Autism spectrum disorder (ASD) is a high-cost, lifelong, neurodevelopmental condition currently affecting up to 1 child in every 88 (CDC 2012) and about 1 % of adults (Brugha et al. 2011)—but the prevalence may be growing fast. It is characterized by a number of so-called core symptoms that reflect impairments in three main domains—social interaction, verbal and nonverbal communication, and unusual repetitive behaviors. In addition, many people with ASD suffer from additional mental health symptoms (most commonly depression, anxiety, OCD, and ADHD); cognitive deficits (including intellectual disability); and epilepsy and sleep problems; some (and especially lower functioning individuals) also show significant self-injurious behavior (Devine et al. 2013). This combination of “core” and “associated” symptoms comes at a very high cost to the affected individual and their families (Cadman et al. 2012).
While many different drugs are prescribed for the associated symptoms of ASD, there are no approved drugs specifically to treat core symptoms (Hsia et al. 2013; Murray et al. 2013; Politte and McDougle 2013). However, the field has recently made major progress in understanding the underlying neurobiology of ASD, which hopefully will lead us to novel therapeutic approaches, summarized in the reviews by Kleijer et al. (2014) and Vorstman et al. (2013). This, together with emerging technologies such as the generation of patient-derived inducible pluripotent stem cells, enabled the development of novel in vitro approaches that can be used for phenotypic screens (Cocks et al. 2014; Aigner et al. 2014; Dage et al. 2014), as well as the generation of novel preclinical in vivo models that facilitate our understanding of the neuronal networks involved and their role in symptomatology. In turn, these in vitro and in vivo assets could eventually be used to facilitate drug development in this field to demonstrate pharmacodynamic effects of novel treatments (Kas et al. 2013, 2014; Khatri et al. 2013; Petrinovic and Künnecke 2013) and help the development of novel biomarkers for ASD (Ruggeri et al. 2013). These advances should help inform a range of initiatives such as a concept paper currently being prepared by the European Medicines Agency on the development of medicinal products for treating ASD (European Medicines Agency 2013).
Not surprisingly, ASD research progress in some areas has been more substantial than in others. Nonetheless, recent advances in Fragile X syndrome suggest that this strategy is indeed viable (Pop et al. 2013; Jacquemont et al. 2013; Pop et al. 2014).

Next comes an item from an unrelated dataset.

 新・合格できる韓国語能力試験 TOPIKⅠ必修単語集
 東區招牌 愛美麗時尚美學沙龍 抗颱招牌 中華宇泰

Despite these exciting developments, there are still major challenges and unresolved questions ahead. It is for this reason that international consortia have been formed, such as the European autism interventions—a multicentre study for developing new medications (EU-AIMS), a public private partnership within the context of the Innovative Medicines Initiative. The goals of EU-AIMS are to (1) develop and validate translational approaches for the advancement of novel therapies to treat ASD, (2) set new standards in research and clinical development to aid the drug discovery process, (3) identify and develop expert clinical sites across Europe to run clinical studies, and (4) create an interactive platform for ASD professionals and patients (Murphy and Spooren 2012). In fact, many of the authors contributing to this special issue are also members of the EU-AIMS consortium. These types of initiatives provide an opportunity to make a significant impact in ASD, which still remains an area of high unmet medical need.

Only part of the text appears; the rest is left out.